Zhou Enlai and others on script reform

New on Pinyin Info is the nearly complete text of Reform of the Chinese Written Language, a booklet from the PRC that dates back to 1958. Most of the essays, however, contain misconceptions about Chinese characters, romanization, and the nature of script reform, so this work is placed here on this site not as a recommended reading but as a historical reference. So, with that in mind, here are the essays:

some recent posts elsewhere

Although many notable stories have been in the news lately, I haven’t had time yet to comment on any of them. So for now I’d like to draw everyone’s attention to two recent posts elsewhere:

Pinyin, mispronounced Mandarin linked: Malaysian official

Although announcements in Mandarin are being mispronounced in Kuala Lumpur International Airport, that’s only to be expected because the announcers are paid little and must use Hanyu Pinyin, according to Malaysian Deputy Tourism Minister Datuk Donald Lim Siang Chai.

Bah. Pinyin doesn’t take long to learn. Moreover, it’s simple and accurate. The problem is simply a lack of training. Hanyu Pinyin is probably more closely phonetic than the spelling systems of any of the other languages the airport personnel would have to deliver announcements in.

Here’s the article:

Announcements in Mandarin pronounced wrongly at KL International Airport should be tolerated if the information is accurate, said Deputy Tourism Minister Datuk Donald Lim Siang Chai.

He said information should include time of flight arrivals and departures and gate numbers.

Lim attributed the wrong pronunciations to the announcers, who relied on hanyu pinyin (romanised Chinese).

“It is not easy to get good announcers given the low pay and long working hours,” he told reporters after opening a workshop organised by the Malaysia Mental Literacy Movement here yesterday.

Lim said RTM also has a similar problem in getting newsreaders fluent in dialects.

Sin Chew Daily reported last week that wrong pronunciations at KLIA had not only drawn laughter but also made some tourists irritated.

source: Info more important than how you say it, Star, May 14, 2006

via justnice.org ver 3.0

China’s Cultural Revolution, Pinyin, and other romanizations

Some people have the idea that because during the Cultural Revolution the Red Guards went about destroying much of China’s cultural heritage, they must have attacked Chinese characters and supported Pinyin. This idea is wrong. During that terrible time Pinyin was attacked, like so much else that was good in China.

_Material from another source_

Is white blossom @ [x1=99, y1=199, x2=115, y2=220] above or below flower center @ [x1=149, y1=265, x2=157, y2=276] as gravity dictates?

With the fortieth anniversary of the beginning of the Cultural Revolution upon us, this might be a good time to bring out this selection from The Chinese Language: Fact and Fantasy, by John DeFrancis:

In view of the fact that separate alphabetic treatment for the regionalects has been a virtually tabooed subject since 1949, it comes as a surprise that among the revelations following the downfall of the Gang of Four is an account by Prof. Huang Diancheng of Amoy University of the adaptation of Pinyin to the Southern Min speech of Amoy and its use in the production of anti-illiteracy textbooks and other activities. Huang reports that during the Cultural Revolution people possessing materials in Min alphabetic writing were denounced as “foreign lackeys” and were forced to take the material out to the street, kneel down alongside them, set them afire, and reduce them to ashes. Elsewhere repression of Pinyin in any form was undertaken by xenophobic Red Guards, themselves staunch supporters of character simplification, who tore down street signs written in Pinyin as evidence of subservience to foreigners.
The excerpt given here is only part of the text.